Hi all - I created a key vault with Pulumi in Azure and in order to get the tenant ID I have the following code

var clientConfig = Output.Create(GetClientConfig.InvokeAsync());
    var tenantID = clientConfig.Apply(x => //tenant ID: The Azure Active Directory tenant ID that should be used for authenticating requests to the key vault.
    {
        var data = x.TenantId;
        return Output.Create(data);
    });

Then in my keyvault definition I say TenantId = tenantID When I run pulumi up I get the following error

error: Running program 'C:\Users\xxxx\Source\Repos\xxxxx\bin\Debug\netx.0\xxxx.dll' failed with an unhandled exception:
    Grpc.Core.RpcException: Status(StatusCode="Unknown", Detail="invocation of azure-native:authorization:getClientConfig returned an error: getting authenticated object ID: parsing json result from the Azure CLI: waiting for the Azure CLI: exit status 1: ERROR: Continuous access evaluation resulted in claims challenge with result: InteractionRequired and code: LocationConditionEvaluationSatisfied")
       at async Task<InvokeResponse> Pulumi.GrpcMonitor.InvokeAsync(ResourceInvokeRequest request)
       at async Task<SerializationResult> Pulumi.Deployment.InvokeRawAsync(string token, SerializationResult argsSerializationResult, InvokeOptions options) x 2
       at async Task<T> Pulumi.Deployment.InvokeAsync<T>(string token, InvokeArgs args, InvokeOptions options, bool convertResult)
       at async Task<OutputData<T>> Pulumi.Output<T>+<>c__DisplayClass12_0.<Create>g__GetData|0(?)+GetData(?)
       at async Task<OutputData<U>> Pulumi.Output<T>.ApplyHelperAsync<U>(Task<OutputData<T>> dataTask, Func<T, Output<U>> func)

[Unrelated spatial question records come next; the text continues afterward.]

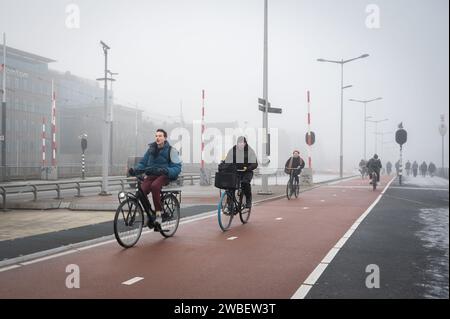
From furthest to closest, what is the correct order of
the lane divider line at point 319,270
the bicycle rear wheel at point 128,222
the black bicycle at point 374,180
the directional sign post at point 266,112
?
the black bicycle at point 374,180 < the directional sign post at point 266,112 < the bicycle rear wheel at point 128,222 < the lane divider line at point 319,270

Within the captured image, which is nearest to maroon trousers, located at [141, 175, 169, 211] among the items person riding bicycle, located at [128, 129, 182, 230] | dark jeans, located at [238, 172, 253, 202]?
person riding bicycle, located at [128, 129, 182, 230]

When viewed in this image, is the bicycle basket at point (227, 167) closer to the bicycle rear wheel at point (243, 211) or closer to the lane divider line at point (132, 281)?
the bicycle rear wheel at point (243, 211)

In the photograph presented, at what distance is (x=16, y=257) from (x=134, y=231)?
5.99 feet

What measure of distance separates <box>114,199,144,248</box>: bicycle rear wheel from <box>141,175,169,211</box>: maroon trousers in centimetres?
31

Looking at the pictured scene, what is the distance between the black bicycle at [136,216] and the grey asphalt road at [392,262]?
315 cm

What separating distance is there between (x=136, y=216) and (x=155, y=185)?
0.60 m

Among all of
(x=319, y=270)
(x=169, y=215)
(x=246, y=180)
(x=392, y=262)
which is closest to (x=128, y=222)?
(x=169, y=215)

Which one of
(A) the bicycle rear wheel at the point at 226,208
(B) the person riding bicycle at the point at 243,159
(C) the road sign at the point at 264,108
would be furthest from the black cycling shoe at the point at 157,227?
(C) the road sign at the point at 264,108

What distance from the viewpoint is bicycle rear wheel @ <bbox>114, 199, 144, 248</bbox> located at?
6.64 m

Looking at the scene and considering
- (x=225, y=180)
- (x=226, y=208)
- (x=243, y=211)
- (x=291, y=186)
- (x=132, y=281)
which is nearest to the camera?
(x=132, y=281)

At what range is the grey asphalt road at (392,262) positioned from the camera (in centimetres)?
457

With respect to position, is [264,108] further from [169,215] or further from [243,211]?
[169,215]

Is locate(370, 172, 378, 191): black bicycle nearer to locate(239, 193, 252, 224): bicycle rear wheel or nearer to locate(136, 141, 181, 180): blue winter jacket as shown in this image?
locate(239, 193, 252, 224): bicycle rear wheel

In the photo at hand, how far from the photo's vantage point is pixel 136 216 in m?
7.02
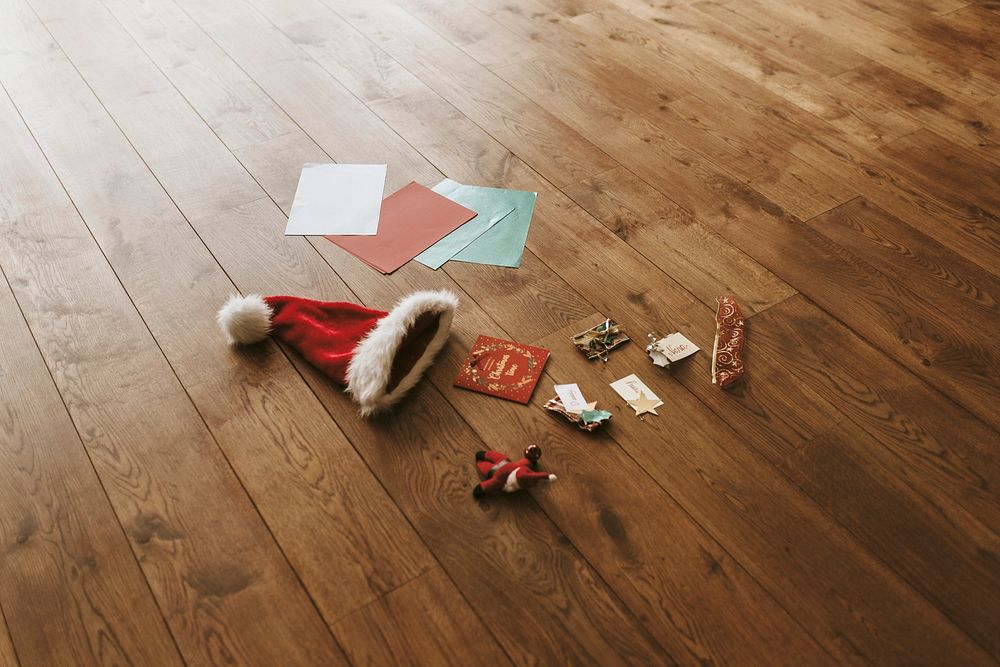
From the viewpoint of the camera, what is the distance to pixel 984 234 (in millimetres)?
2047

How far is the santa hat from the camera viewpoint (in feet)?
5.37

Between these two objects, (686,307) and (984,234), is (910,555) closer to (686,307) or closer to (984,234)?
(686,307)

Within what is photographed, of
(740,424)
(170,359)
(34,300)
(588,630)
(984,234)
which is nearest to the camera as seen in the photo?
(588,630)

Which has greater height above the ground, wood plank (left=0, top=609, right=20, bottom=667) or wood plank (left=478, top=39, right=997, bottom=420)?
wood plank (left=478, top=39, right=997, bottom=420)

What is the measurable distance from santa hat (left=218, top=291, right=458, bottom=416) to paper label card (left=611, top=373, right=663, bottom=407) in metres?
0.36

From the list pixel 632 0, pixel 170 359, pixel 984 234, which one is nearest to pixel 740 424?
pixel 984 234

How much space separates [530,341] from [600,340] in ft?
0.47

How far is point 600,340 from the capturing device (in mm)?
1783

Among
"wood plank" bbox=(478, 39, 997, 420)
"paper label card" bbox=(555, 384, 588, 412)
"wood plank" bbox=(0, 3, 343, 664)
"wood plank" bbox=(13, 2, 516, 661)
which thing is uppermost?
"wood plank" bbox=(478, 39, 997, 420)

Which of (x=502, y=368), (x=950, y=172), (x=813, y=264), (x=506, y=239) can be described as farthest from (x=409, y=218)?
(x=950, y=172)

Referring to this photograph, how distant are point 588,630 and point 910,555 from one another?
556 mm

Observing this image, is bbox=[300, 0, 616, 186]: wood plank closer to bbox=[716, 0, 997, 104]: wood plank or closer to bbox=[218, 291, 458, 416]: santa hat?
bbox=[218, 291, 458, 416]: santa hat

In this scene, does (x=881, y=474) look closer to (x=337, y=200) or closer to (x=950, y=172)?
(x=950, y=172)

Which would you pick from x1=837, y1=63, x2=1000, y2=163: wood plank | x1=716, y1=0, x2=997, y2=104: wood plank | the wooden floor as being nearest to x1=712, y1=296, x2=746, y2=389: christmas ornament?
the wooden floor
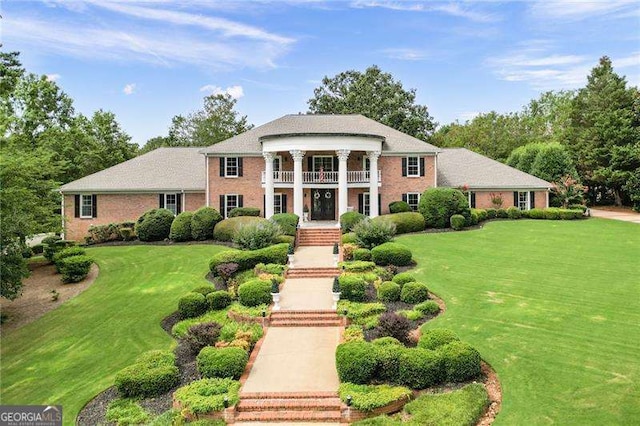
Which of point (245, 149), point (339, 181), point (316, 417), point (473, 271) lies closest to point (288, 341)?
point (316, 417)

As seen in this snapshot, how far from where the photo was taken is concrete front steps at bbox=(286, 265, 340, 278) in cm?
2172

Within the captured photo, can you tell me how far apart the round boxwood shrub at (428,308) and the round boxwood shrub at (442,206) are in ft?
52.0

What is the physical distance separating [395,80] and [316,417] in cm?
6071

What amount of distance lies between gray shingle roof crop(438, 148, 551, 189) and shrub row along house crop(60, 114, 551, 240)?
16 cm

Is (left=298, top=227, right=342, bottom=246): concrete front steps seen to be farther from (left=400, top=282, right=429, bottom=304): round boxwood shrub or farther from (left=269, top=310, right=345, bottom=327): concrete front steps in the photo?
(left=269, top=310, right=345, bottom=327): concrete front steps

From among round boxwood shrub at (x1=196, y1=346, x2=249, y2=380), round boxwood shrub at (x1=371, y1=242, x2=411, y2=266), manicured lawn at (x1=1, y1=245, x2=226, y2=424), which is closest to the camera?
round boxwood shrub at (x1=196, y1=346, x2=249, y2=380)

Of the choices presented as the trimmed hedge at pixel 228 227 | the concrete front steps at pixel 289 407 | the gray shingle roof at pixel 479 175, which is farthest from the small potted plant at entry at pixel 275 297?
the gray shingle roof at pixel 479 175

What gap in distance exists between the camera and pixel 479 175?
127ft

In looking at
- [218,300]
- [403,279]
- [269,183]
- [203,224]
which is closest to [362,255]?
[403,279]

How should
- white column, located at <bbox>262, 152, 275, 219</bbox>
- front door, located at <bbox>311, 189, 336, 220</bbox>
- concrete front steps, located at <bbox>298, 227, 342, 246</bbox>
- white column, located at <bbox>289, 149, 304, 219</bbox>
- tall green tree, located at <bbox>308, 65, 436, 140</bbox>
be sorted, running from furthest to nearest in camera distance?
tall green tree, located at <bbox>308, 65, 436, 140</bbox>
front door, located at <bbox>311, 189, 336, 220</bbox>
white column, located at <bbox>262, 152, 275, 219</bbox>
white column, located at <bbox>289, 149, 304, 219</bbox>
concrete front steps, located at <bbox>298, 227, 342, 246</bbox>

Well the main issue there looks to be azure specific. I'd guess your running with credentials that can't do that getClientConfig call directly, I don't know azure well enough to say why though. Second minor thing, you don't really need that Output.Create at the end of your Apply function. You should be able to return just data directly.